What causes an irruption of snowy owls?

Irruptions are thought to occur most often in years of high nesting success and high production of snowy owls in the Arctic, said Ryan Brady, conservation biologist with the Wisconsin Department of Natural Resources.

The spike in population then results in more snowies than usual pushing south.

Is this winter looking like an irruption year?

There were seven snowy owls documented in Wisconsin as of Dec. 21, Brady said, a much lower number than is typically found in an irruption year.

In 2017-18, for example, 84 snowies were found in the state by mid-November.

So far this year snowies have been sighted in the following counties, Brady said: Brown (three birds), Burnett (one), Green (one), Sheboygan (one) and Milwaukee (one).

What do snowy owls eat?

Snowy owls are active day and night and use their keen hearing and sight to capture prey. Lemmings are the most common prey item for snowies in the Arctic. In Wisconsin the birds often catch and eat mice, rabbits, ducks and other waterbirds.   
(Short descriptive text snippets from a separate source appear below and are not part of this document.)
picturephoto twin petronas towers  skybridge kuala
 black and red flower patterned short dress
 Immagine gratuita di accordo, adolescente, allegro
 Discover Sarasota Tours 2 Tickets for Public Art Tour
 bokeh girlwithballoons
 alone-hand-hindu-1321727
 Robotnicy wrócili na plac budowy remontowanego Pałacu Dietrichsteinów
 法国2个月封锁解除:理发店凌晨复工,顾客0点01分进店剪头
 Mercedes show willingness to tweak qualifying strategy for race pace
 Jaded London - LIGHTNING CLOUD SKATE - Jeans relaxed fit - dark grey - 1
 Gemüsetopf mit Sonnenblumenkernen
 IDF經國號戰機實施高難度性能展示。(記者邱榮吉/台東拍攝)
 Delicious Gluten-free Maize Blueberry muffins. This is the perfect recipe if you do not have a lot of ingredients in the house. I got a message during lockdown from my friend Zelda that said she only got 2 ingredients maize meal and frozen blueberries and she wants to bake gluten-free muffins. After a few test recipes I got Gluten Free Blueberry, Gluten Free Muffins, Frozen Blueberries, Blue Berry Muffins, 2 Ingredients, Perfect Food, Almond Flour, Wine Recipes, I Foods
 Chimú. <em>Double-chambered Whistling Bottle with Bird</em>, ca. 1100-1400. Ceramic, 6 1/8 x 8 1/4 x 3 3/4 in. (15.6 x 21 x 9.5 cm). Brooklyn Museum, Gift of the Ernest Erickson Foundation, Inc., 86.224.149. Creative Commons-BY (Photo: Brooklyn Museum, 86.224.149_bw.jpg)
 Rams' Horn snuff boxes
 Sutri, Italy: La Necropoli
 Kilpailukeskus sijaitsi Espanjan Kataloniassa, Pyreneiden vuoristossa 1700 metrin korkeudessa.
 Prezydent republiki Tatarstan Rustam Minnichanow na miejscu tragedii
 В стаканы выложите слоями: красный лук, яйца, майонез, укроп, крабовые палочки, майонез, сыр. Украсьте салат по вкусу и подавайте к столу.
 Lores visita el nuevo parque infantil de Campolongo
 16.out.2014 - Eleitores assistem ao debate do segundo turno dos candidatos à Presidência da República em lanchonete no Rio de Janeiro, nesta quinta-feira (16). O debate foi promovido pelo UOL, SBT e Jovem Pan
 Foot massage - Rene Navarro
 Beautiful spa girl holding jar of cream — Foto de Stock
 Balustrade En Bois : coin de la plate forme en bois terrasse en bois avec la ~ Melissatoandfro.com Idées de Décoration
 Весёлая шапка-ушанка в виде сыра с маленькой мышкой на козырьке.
Where's a good place to see a snowy owl in Wisconsin?

Snowy owls in Wisconsin are most often found in open terrain that is similar to their Arctic habitat. This often includes open areas along bodies of water, in agricultural fields and airports. They can be observed perching on telephone poles, fence posts, breakwalls and buildings.

In Milwaukee the birds are often seen near the Lake Express Ferry terminal and on piers and breakwalls along Lake Michigan.

The birds are also often spotted in the Oconto harbor and at Beuna Vista Wildlife Area near Wisconsin Rapids.

To check on recent sightings, visit eBird.org.

Snowy owl viewing guidelines and ethics

Snowy owls are a protected species in Wisconsin and harassing or killing a bird can result in a citation. Wildlife viewers, photographers and others should allow the birds plenty of space and not cause them to flush or move.

The DNR offers these tips for observing the birds:  

  • Do not approach an owl too closely — you are too close if the bird frequently looks at you, sits erect with open eyes peering in your direction or flushes from its perch. 
  • Do not play audio recordings. 
  • Do not feed owls.  
  • Minimize the use of flash photography, especially after dark, as this can disrupt an owl's activity patterns. 
  • When viewing from a vehicle, turn off the engine to avoid interfering with the owl's auditory hunting technique.
  • Ask landowners permission before frequenting private property, and avoid blocking public roadways and access points.